# Wireless router with no modem



## Super_Ted (Nov 24, 2009)

Hi All,

I need a wireless router that doesn't have a modem as part of it, however I'm not sure where to look for such a thing or really what I am looking for. Essentially I will be connecting to part of a larger LAN that I want to extend wirelessly.

Any suggestions/any more information you need?

Cheers,

Kenny


----------



## johnwill (Sep 26, 2002)

If you're simply trying to use the router connected directly to a wired network to allow wireless connections, connect it as a WAP. Here's the recipe.



Connecting two (or more) SOHO broadband routers together.

*Note:* _The "primary" router can be an actual router, a software gateway like Microsoft Internet Connection Sharing, or a server connection that has the capability to supply more than one IP address using DHCP server capability. No changes are made to the primary "router" configuration._

Configure the IP address of the secondary router(s) to be in the same subnet as the primary router, but out of the range of the DHCP server in the primary router. For instance DHCP server addresses 192.168.0.2 through 192.168.0.100, I'd assign the secondary router 192.168.0.254 as it's IP address, 192.168.0.253 for another router, etc.

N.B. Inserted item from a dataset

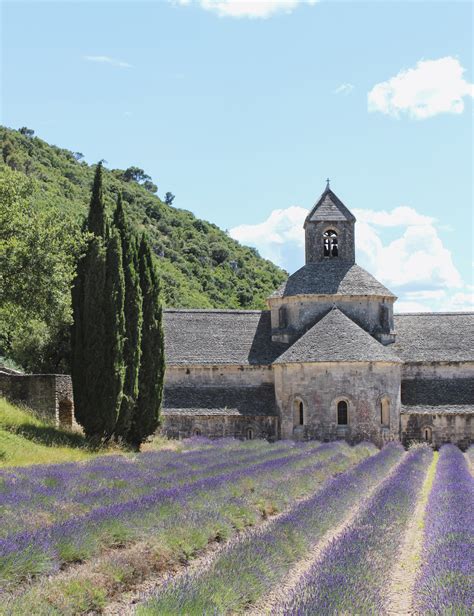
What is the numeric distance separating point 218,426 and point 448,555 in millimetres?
29507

_*Note: Do this first, as you will have to reboot the computer to connect to the router again for the remaining changes.*_

Disable the DHCP server in the secondary router.

Setup the wireless section just the way you would if it was the primary router, channels, encryption, etc.

Connect from the primary router's LAN port to one of the LAN ports on the secondary router. If there is no uplink port and neither of the routers have auto-sensing ports, use a cross-over cable. Leave the WAN port unconnected!

This procedure bypasses the routing function (NAT layer) and configures the router as a switch (or wireless access point for wireless routers).

For reference, here's a link to a Typical example config using a Netgear router


----------



## Super_Ted (Nov 24, 2009)

Thanks for that, excellent!


----------